Record set -
——
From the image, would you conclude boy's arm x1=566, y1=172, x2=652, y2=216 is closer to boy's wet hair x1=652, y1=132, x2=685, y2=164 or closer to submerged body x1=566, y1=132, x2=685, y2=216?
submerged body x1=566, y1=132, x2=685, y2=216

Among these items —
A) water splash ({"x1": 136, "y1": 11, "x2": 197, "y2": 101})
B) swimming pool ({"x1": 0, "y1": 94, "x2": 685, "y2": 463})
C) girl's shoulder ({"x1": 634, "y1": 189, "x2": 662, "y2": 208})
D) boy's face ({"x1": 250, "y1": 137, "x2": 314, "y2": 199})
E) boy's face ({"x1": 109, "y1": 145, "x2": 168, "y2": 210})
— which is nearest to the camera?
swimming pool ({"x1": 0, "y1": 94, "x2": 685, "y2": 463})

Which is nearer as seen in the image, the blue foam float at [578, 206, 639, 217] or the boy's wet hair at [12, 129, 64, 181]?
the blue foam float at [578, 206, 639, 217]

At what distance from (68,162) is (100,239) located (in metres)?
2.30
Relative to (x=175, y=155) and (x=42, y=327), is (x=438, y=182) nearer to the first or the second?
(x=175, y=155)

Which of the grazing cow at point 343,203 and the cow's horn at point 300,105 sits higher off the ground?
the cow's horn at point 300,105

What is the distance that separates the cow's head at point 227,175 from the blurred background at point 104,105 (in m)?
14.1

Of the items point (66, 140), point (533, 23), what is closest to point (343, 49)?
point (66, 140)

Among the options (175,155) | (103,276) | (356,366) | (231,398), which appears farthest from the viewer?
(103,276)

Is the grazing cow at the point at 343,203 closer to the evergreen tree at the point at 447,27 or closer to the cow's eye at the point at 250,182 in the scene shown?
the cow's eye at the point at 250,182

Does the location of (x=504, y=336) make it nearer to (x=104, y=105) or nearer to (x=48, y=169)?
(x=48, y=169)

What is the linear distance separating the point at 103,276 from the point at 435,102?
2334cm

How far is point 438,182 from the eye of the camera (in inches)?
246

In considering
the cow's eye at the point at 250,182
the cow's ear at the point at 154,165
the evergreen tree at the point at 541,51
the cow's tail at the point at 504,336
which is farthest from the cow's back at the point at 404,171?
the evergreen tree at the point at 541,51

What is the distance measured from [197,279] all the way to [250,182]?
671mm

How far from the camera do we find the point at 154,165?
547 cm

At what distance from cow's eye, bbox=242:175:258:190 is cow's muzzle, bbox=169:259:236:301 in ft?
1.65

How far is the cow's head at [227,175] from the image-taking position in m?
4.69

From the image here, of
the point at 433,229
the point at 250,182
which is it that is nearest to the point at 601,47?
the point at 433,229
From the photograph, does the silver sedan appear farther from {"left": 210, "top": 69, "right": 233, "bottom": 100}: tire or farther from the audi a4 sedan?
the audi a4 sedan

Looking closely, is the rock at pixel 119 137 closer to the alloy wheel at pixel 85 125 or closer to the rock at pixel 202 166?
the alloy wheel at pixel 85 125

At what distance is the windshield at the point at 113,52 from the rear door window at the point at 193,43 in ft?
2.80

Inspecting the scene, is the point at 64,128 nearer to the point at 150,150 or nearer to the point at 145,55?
——
Problem details -
Extract every item above and reproduce each line character for character, in the same order.

Answer -
From the image, would you conclude boy's arm x1=566, y1=172, x2=652, y2=216 is closer to boy's wet hair x1=652, y1=132, x2=685, y2=164 or closer to submerged body x1=566, y1=132, x2=685, y2=216?
submerged body x1=566, y1=132, x2=685, y2=216

Among these items —
A) water splash ({"x1": 136, "y1": 11, "x2": 197, "y2": 101})
B) swimming pool ({"x1": 0, "y1": 94, "x2": 685, "y2": 463})
C) girl's shoulder ({"x1": 634, "y1": 189, "x2": 662, "y2": 208})
D) boy's face ({"x1": 250, "y1": 137, "x2": 314, "y2": 199})
E) boy's face ({"x1": 109, "y1": 145, "x2": 168, "y2": 210})
— which is nearest to the camera?
swimming pool ({"x1": 0, "y1": 94, "x2": 685, "y2": 463})

Which is nearer as seen in the image, the blue foam float at [578, 206, 639, 217] or the boy's wet hair at [12, 129, 64, 181]?
the blue foam float at [578, 206, 639, 217]

At what distance from (68,162) is (100,239) located (in metres)?
2.30
Relative to (x=175, y=155) and (x=42, y=327), is (x=438, y=182) nearer to the first or the second?
(x=175, y=155)

Which of the grazing cow at point 343,203 and the cow's horn at point 300,105 sits higher off the ground?
the cow's horn at point 300,105

What is the distance that separates the cow's head at point 227,175 from the blurred background at point 104,105 (in m)?
14.1

Of the items point (66, 140), point (533, 23), what is closest to point (343, 49)?
point (66, 140)

Among the options (175,155) | (103,276) | (356,366) | (231,398), which appears farthest from the viewer?
(103,276)

Is the grazing cow at the point at 343,203 closer to the evergreen tree at the point at 447,27 or closer to the cow's eye at the point at 250,182 in the scene shown?
the cow's eye at the point at 250,182

Does the location of (x=504, y=336) make it nearer to (x=104, y=105) or nearer to (x=48, y=169)?
(x=48, y=169)

What is the linear distance separating the point at 103,276 from the point at 435,102?
2334cm

How far is point 438,182 from the eye of the camera (in inches)?
246

In considering
the cow's eye at the point at 250,182
the cow's ear at the point at 154,165
the evergreen tree at the point at 541,51
the cow's tail at the point at 504,336
which is farthest from the cow's back at the point at 404,171?
the evergreen tree at the point at 541,51

What is the distance measured from [197,279] all the way to [250,182]?
671mm

How far from the camera do we find the point at 154,165?
547 cm

At what distance from cow's eye, bbox=242:175:258:190 is cow's muzzle, bbox=169:259:236:301 in ft?
1.65

How far is the cow's head at [227,175] from the image-taking position in m?
4.69

From the image here, of
the point at 433,229
the point at 250,182
which is it that is nearest to the point at 601,47?
the point at 433,229
From the photograph, does the silver sedan appear farther from {"left": 210, "top": 69, "right": 233, "bottom": 100}: tire or farther from the audi a4 sedan?
the audi a4 sedan

Looking closely, is the rock at pixel 119 137 closer to the alloy wheel at pixel 85 125 or closer to the rock at pixel 202 166?
the alloy wheel at pixel 85 125

At what distance is the windshield at the point at 113,52 from the rear door window at the point at 193,43 in ft?
2.80

Inspecting the scene, is the point at 64,128 nearer to the point at 150,150 or nearer to the point at 145,55?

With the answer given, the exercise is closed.